La ville fait également le pari de l’intergénérationnel pour la transmission et le partage des savoirs. Entre 2014 et 2016, l’association Logements, Entraide, Génération (LEG) a permis à une quarantaine de binômes jeunes-seniors de cohabiter : des seniors albigeois qui disposaient d’une chambre libre ont hébergé des étudiants ou des jeunes travailleurs en échange d’un petit loyer et de quelques services. Depuis, c’est une start-up qui a pris le relais de l’association. Renforcer les liens intergénérationnels, c’est aussi combler la fracture numérique et réduire les inégalités.
Le label GEN : trouver des réponses pour un futur sans fracture
Initiative du gouvernement en 2015, la création du label Grande école numérique (GEN) est destinée à combler le besoin en compétence numérique des entreprises. Faute d’une offre de formation suffisante en France, de nombreux postes dans les métiers du numérique sont à pourvoir. On estime qu’en 2022, ce nombre atteindra les 191.000.

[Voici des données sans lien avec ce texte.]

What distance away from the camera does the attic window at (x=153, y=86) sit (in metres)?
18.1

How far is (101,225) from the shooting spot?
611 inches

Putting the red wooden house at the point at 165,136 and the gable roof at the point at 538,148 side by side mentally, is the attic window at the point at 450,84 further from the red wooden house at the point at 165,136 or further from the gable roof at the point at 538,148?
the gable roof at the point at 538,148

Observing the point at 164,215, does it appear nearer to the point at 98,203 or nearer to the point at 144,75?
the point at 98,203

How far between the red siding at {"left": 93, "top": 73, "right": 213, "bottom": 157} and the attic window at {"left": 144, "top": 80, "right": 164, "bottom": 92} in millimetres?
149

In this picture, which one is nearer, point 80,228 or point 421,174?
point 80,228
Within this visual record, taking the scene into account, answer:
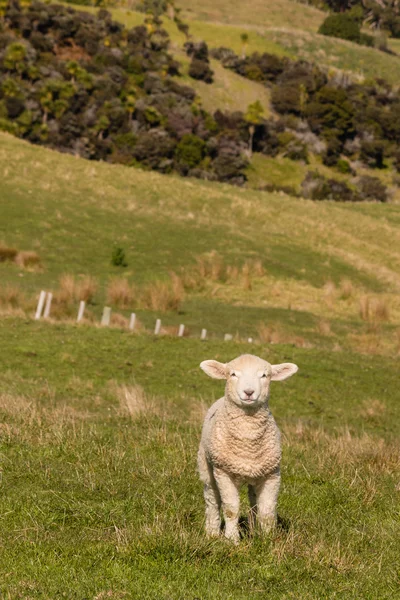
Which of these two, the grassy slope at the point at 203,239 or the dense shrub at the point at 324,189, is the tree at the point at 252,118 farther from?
the grassy slope at the point at 203,239

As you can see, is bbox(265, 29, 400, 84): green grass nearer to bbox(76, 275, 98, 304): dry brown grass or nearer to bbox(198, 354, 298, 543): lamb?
bbox(76, 275, 98, 304): dry brown grass

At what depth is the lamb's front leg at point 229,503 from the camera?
6.68m

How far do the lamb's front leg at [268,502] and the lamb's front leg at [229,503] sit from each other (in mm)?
200

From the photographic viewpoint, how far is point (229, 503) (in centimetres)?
669

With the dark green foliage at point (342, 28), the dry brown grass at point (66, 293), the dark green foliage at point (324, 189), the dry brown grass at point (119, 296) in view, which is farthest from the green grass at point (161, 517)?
the dark green foliage at point (342, 28)

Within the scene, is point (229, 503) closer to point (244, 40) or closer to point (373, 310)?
point (373, 310)

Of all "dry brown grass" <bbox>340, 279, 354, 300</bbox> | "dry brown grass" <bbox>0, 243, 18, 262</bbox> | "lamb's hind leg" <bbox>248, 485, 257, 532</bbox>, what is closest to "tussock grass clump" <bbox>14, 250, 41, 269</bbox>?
"dry brown grass" <bbox>0, 243, 18, 262</bbox>

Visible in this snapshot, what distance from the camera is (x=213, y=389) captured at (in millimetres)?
19422

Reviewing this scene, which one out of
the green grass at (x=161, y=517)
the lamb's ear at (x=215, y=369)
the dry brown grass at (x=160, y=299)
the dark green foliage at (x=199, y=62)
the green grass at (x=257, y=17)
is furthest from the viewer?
the green grass at (x=257, y=17)

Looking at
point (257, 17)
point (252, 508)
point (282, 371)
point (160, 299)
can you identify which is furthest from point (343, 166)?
point (257, 17)

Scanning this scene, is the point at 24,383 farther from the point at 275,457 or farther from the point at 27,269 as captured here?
the point at 27,269

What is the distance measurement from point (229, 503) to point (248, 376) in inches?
39.0

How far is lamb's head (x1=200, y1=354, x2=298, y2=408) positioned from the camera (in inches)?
254

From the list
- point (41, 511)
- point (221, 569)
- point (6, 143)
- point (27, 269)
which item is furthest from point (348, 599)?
point (6, 143)
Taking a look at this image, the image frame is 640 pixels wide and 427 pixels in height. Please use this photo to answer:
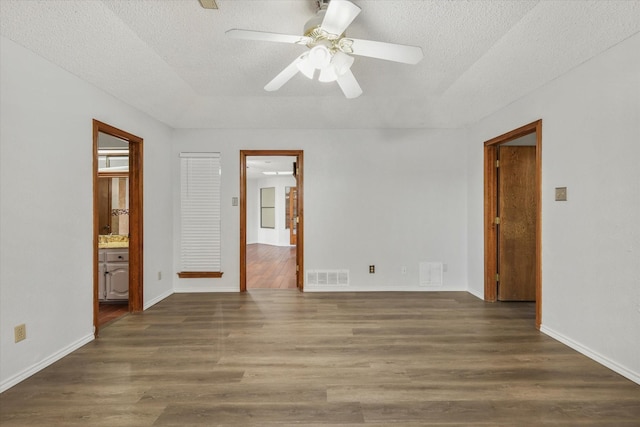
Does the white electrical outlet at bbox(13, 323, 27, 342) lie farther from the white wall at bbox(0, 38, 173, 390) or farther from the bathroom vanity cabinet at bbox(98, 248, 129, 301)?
the bathroom vanity cabinet at bbox(98, 248, 129, 301)

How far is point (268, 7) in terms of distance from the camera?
2.01 meters

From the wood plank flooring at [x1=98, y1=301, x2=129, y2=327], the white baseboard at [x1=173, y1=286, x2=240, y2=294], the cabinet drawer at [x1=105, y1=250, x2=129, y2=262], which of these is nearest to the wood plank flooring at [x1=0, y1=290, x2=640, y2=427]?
the wood plank flooring at [x1=98, y1=301, x2=129, y2=327]

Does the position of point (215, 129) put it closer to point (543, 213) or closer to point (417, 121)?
point (417, 121)

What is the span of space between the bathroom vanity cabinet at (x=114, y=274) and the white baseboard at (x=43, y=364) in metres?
1.11

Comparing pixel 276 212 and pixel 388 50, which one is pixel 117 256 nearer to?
pixel 388 50

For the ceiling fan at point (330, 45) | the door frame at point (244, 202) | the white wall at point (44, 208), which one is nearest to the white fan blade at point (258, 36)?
the ceiling fan at point (330, 45)

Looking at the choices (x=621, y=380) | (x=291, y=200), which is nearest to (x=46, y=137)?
(x=621, y=380)

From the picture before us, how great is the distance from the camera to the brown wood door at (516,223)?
3.91m

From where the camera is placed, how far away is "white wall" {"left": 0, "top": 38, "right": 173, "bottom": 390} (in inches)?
81.6

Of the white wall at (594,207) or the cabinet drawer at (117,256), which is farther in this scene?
the cabinet drawer at (117,256)

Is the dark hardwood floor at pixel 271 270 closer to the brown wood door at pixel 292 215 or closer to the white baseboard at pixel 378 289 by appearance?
the white baseboard at pixel 378 289

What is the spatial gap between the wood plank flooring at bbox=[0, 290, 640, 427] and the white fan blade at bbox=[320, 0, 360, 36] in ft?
7.40

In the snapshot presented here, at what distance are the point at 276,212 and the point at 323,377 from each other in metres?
8.52

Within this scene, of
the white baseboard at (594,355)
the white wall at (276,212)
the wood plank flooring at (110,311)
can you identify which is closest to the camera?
the white baseboard at (594,355)
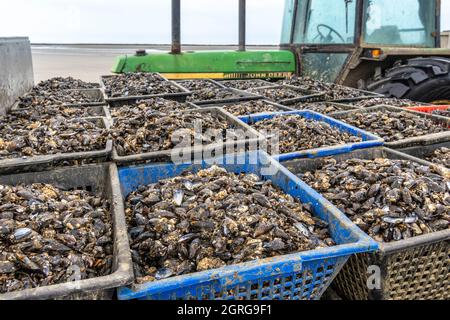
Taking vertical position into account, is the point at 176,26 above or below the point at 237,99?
above

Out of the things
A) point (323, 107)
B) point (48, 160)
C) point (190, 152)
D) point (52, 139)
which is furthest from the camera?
point (323, 107)

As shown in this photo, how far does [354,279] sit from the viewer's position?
5.86 feet

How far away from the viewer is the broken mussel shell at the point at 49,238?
4.60ft

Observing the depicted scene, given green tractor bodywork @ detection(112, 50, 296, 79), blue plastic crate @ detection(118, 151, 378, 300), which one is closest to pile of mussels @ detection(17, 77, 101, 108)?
green tractor bodywork @ detection(112, 50, 296, 79)

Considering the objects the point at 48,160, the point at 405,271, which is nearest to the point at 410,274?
the point at 405,271

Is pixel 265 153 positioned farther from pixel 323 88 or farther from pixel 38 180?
pixel 323 88

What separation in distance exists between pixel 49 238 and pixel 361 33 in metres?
4.55

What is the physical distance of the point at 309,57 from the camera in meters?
5.78

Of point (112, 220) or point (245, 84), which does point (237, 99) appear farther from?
point (112, 220)

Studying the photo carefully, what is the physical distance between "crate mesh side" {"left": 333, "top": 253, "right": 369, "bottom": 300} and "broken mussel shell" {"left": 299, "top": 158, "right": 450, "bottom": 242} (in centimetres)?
14

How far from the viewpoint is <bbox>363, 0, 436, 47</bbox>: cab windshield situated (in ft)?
16.0
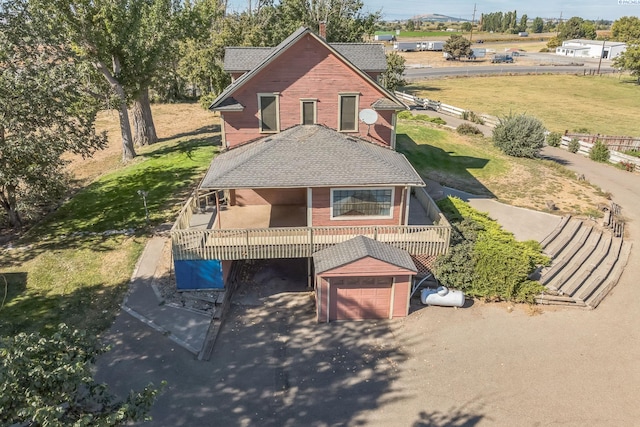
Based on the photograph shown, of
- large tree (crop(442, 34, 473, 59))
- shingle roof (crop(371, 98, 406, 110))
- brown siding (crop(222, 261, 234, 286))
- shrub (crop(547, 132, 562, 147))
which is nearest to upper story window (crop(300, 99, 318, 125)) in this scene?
shingle roof (crop(371, 98, 406, 110))

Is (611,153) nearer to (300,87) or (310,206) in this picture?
(300,87)

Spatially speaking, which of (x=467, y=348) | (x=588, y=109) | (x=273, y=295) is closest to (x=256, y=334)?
(x=273, y=295)

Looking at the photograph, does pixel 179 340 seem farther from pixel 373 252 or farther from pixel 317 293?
pixel 373 252

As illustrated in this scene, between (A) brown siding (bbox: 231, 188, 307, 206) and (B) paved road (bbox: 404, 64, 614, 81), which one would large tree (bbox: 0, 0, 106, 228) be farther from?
(B) paved road (bbox: 404, 64, 614, 81)

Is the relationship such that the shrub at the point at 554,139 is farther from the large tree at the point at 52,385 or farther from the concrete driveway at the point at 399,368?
the large tree at the point at 52,385

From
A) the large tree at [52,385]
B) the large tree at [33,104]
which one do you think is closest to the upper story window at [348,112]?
the large tree at [33,104]

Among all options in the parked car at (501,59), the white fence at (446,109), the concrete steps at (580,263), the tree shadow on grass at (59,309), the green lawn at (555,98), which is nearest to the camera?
the tree shadow on grass at (59,309)
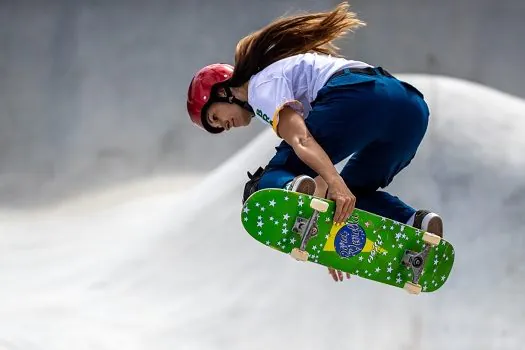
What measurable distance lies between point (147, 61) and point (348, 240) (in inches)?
213

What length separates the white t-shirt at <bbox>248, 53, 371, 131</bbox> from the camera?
283 centimetres

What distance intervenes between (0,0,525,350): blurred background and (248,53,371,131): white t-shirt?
1223 millimetres

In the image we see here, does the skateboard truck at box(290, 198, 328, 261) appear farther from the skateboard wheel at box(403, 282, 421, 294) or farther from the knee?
the skateboard wheel at box(403, 282, 421, 294)

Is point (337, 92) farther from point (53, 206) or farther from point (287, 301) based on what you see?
point (53, 206)

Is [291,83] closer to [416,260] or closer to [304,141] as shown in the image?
[304,141]

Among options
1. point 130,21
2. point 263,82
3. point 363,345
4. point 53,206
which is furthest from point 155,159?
point 263,82

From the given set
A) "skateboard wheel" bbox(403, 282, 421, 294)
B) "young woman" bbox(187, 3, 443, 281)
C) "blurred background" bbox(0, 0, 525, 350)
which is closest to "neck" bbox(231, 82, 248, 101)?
"young woman" bbox(187, 3, 443, 281)

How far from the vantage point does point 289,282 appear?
495 cm

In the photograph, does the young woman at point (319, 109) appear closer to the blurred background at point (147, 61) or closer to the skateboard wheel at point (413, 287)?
the skateboard wheel at point (413, 287)

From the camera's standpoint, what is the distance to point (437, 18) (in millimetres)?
8359

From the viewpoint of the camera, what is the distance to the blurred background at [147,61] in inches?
298

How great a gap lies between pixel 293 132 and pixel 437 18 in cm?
593

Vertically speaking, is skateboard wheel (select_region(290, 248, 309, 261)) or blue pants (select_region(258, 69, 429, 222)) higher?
blue pants (select_region(258, 69, 429, 222))

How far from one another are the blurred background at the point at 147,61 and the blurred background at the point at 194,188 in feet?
0.05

Depuis la création du label, de nombreuses formations ont pu voir le jour. Certaines se sont fixées comme objectif de combler les inégalités professionnelles. C’est le cas de la start-up Simplon, située à Grenoble, qui propose une formation réservée aux femmes. Faustine Joly, chargée de développement territorial pour Simplon s’en explique auprès de L’Essor : « Elle est exclusivement féminine pour amener dans le numérique des publics qui sont peu représentés, ajouter de la mixité et de la diversité. » C’est le cas également de la société Handigital qui propose une formation au métier de développeur web niveau IV aux personnes en situation d’handicap. Le dirigeant de l’entreprise Fabrice Autissier explique sa démarche : « On va sélectionner des apprenants qui ont des blancs dans leur CV parfois dus à une situation handicap qui s’est contractée en cours de vie ou qui n’ont pas de diplôme car ils n’ont pas eu accès à des structures incluant leur situation de handicap ».
Depuis 2015, le label GEN a permis d’accompagner la création de nombreuses formations numériques. Accordé pour trois ans, ce label offre une subvention pouvant représenter jusqu’à 80 % du budget prévisionnel des organismes, avec un plafond fixé à 80.000 euros par formation. Aujourd’hui plus de 750 formations sont labellisées sur l’ensemble du territoire français.